Covid vaccine: Analysis: Why we will still hedge our bets with more than one vaccine
The race is on to produce a Covid-19 vaccine, and there is now a clear frontrunner.
Pharmaceutical giant Pfizer and German biotechnology company BioNTech have announced a “great day for humanity” as their Covid-19 vaccine has been shown to be 90 per cent effective in early trials.
Up to 50 million doses could be manufactured this year, and a further 1.3 billion in 2021. The UK Government said it has secured 40 million of these, with 10 million by the end of the year if the vaccine is approved.
Bu the Pfizer vaccine, known as BNT162b2, is just one of more than 300 being developed around the world.
It is a messenger RNA (mRNA) vaccine, which uses the virus’s genetic code rather than any part of the virus itself, and as such has the potential to be quicker to produce on a large scale.
The UK Government has bought access to six vaccine candidates, representing 340 million doses, and has spread its interest across a selection of different types of vaccine, which will all work in slightly different ways and may be more appropriate for different sections of the population.
A promising candidate is that from Oxford University and AstraZeneca, which like the Pfizer vaccine is in phase three clinical trials.
Head of Oxford’s vaccine trial team Professor Andrew Pollard said there is a “small chance” of it being ready by Christmas.
Called ChAdOx1 nCoV-19, it uses adenovirus, a weakened version of a cold virus which causes infection in chimps.
Johnson & Johnson is developing a single dose adenovrial vaccine which is also in phase three.
Some way behind these three is a vaccine being developed by pharmaceutical companies Sanofi and GlaxoSmithKline, which is in phase two of trials and expected to be ready by the middle of next year.
It uses an adjuvant that boosts the immune system to help it fight off a virus, which is particularly promised for older people, as immune systems weaken in older age.

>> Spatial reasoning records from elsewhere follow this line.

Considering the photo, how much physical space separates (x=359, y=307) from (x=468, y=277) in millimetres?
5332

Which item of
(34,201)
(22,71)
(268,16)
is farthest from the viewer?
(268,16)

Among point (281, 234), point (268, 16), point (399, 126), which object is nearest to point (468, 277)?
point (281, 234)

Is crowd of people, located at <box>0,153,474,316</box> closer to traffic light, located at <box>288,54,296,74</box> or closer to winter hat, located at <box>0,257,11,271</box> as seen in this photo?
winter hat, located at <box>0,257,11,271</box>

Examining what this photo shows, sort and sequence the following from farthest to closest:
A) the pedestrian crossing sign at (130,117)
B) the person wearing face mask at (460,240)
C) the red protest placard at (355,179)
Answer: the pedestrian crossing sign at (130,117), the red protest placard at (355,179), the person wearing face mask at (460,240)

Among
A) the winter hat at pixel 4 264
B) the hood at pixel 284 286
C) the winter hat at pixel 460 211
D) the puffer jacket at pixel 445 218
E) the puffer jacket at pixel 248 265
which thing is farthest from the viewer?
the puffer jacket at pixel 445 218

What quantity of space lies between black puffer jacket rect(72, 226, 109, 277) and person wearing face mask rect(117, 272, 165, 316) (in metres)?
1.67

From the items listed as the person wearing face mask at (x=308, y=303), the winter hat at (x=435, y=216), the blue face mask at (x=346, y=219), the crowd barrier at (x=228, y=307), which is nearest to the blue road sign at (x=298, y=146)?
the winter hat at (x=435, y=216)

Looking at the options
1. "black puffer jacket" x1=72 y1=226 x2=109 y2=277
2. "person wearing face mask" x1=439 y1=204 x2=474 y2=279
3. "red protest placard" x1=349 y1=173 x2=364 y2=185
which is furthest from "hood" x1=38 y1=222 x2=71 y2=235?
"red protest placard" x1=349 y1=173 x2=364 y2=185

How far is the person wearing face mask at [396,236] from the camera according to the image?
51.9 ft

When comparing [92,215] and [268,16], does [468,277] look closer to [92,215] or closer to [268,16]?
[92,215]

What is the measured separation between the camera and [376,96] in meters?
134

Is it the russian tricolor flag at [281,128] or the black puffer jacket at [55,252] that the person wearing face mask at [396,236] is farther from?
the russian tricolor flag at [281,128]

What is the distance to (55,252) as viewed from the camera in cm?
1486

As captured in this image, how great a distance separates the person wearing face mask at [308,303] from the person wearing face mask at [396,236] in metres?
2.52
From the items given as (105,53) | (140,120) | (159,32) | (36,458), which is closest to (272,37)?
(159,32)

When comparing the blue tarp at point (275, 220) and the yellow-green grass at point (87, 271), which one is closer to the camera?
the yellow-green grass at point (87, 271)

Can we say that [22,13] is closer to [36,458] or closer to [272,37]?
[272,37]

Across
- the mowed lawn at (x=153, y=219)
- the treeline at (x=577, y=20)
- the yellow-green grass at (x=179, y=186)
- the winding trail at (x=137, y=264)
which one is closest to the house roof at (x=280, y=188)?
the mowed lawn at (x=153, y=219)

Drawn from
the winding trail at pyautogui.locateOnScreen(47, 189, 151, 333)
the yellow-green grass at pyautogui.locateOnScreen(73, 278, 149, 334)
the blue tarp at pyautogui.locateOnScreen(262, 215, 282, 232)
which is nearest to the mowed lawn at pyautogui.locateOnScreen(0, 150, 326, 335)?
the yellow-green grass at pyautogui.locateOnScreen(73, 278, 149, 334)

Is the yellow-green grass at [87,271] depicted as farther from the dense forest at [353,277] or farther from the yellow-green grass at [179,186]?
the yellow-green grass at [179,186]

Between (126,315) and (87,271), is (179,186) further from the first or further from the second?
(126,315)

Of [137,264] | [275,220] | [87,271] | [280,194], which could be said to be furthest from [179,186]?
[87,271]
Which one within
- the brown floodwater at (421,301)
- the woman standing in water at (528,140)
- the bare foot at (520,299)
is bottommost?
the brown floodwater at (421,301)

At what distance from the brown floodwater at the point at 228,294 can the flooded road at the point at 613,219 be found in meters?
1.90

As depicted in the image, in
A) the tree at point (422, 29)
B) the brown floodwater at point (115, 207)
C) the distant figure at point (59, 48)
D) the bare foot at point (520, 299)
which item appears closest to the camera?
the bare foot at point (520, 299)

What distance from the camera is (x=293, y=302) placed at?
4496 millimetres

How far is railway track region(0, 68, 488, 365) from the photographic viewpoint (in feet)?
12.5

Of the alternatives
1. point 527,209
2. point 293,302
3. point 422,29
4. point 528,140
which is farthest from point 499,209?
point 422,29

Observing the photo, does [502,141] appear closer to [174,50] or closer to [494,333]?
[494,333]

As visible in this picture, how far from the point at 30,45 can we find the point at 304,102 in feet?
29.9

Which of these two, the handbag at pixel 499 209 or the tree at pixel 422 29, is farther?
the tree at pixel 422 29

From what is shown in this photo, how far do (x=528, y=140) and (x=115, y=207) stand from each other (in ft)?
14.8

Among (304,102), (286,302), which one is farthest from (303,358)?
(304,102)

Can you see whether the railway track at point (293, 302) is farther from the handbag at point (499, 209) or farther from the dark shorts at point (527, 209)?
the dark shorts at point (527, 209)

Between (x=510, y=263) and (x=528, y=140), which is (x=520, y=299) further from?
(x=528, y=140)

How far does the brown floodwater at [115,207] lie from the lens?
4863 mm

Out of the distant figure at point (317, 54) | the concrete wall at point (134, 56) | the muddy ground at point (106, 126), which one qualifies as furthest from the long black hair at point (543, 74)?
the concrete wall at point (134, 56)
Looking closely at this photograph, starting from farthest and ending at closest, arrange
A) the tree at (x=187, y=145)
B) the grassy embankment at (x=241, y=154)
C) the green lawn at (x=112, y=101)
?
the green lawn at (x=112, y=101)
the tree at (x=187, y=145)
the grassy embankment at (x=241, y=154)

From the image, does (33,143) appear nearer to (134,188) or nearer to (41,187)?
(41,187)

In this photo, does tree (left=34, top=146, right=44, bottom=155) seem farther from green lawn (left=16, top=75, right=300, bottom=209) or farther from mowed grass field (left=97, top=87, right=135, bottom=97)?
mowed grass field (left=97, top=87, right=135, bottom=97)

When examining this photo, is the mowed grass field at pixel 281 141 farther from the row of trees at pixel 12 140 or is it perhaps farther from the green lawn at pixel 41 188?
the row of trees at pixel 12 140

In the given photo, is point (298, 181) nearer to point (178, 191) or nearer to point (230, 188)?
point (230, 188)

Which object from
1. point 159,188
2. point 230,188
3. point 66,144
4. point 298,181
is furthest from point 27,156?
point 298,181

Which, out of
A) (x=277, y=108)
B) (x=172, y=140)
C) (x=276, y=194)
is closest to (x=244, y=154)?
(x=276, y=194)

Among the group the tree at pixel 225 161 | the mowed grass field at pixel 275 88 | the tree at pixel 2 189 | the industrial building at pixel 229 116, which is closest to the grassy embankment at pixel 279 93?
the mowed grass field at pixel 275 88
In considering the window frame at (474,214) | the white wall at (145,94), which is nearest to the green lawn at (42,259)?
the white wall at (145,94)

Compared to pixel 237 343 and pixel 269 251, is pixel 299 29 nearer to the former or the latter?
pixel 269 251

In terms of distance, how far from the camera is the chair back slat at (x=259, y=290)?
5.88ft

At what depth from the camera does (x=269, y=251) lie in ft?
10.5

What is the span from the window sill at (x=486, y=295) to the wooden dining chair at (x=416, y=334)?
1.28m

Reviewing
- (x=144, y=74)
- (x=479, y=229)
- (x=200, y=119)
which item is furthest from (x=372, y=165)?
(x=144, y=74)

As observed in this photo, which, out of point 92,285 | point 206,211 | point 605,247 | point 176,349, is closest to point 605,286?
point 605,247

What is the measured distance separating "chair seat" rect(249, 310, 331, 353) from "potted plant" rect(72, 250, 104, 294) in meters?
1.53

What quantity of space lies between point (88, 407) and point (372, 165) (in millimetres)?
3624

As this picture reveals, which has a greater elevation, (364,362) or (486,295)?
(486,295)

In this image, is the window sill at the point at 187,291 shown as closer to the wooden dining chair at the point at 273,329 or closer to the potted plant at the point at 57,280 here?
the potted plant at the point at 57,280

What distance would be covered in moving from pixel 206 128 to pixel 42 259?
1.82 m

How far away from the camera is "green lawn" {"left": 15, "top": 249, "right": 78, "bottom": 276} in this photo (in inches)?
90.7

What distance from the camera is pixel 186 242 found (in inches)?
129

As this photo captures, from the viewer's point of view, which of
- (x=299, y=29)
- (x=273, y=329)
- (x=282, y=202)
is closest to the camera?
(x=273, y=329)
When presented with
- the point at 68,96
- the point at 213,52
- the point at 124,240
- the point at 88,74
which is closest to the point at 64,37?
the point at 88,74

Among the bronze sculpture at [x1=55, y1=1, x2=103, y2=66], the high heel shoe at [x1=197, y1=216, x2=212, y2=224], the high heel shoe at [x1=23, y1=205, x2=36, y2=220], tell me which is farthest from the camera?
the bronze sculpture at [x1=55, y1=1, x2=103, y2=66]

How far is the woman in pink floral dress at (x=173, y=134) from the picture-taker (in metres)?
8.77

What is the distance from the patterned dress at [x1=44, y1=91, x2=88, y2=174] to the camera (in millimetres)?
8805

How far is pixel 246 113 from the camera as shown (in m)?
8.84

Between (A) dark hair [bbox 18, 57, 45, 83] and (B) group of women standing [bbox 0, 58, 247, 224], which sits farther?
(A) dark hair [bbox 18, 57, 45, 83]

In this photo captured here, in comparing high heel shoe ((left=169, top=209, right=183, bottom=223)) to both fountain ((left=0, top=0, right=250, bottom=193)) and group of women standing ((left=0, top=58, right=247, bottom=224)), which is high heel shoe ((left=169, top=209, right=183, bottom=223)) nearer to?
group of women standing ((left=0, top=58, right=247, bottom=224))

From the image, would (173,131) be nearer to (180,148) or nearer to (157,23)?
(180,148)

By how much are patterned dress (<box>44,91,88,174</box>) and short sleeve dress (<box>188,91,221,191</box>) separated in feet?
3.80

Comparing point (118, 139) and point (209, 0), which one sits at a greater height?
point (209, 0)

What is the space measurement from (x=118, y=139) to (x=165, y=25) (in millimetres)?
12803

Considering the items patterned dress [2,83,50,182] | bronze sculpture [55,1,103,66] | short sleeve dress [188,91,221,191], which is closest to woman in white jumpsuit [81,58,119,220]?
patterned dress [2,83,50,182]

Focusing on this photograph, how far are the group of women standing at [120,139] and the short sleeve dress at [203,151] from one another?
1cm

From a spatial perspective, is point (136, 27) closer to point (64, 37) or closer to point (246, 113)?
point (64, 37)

The fifth candidate, from Novavax, is also an adjuvanted protein vaccine.
The only vaccine to be manufactured in Scotland is being developed by Valneva at the company’s Livingston site.
It is an inactivated whole virus vaccine, which has not yet entered clinical trials.
A vaccine usually takes years, often decades, to develop, but scientists working on potential coronavirus jabs are hoping to achieve the same amount of work in a few months.
Pfizer and BioNTech plan to apply to the US Food and Drug Administration – the US medicines regulator – by the end of this month for emergency approval to use the vaccine.
Kate Bingham, chair of the UK vaccine taskforce, said she has 50 per cent confidence that by Easter or early summer next year, all vulnerable people in the country will have a vaccine.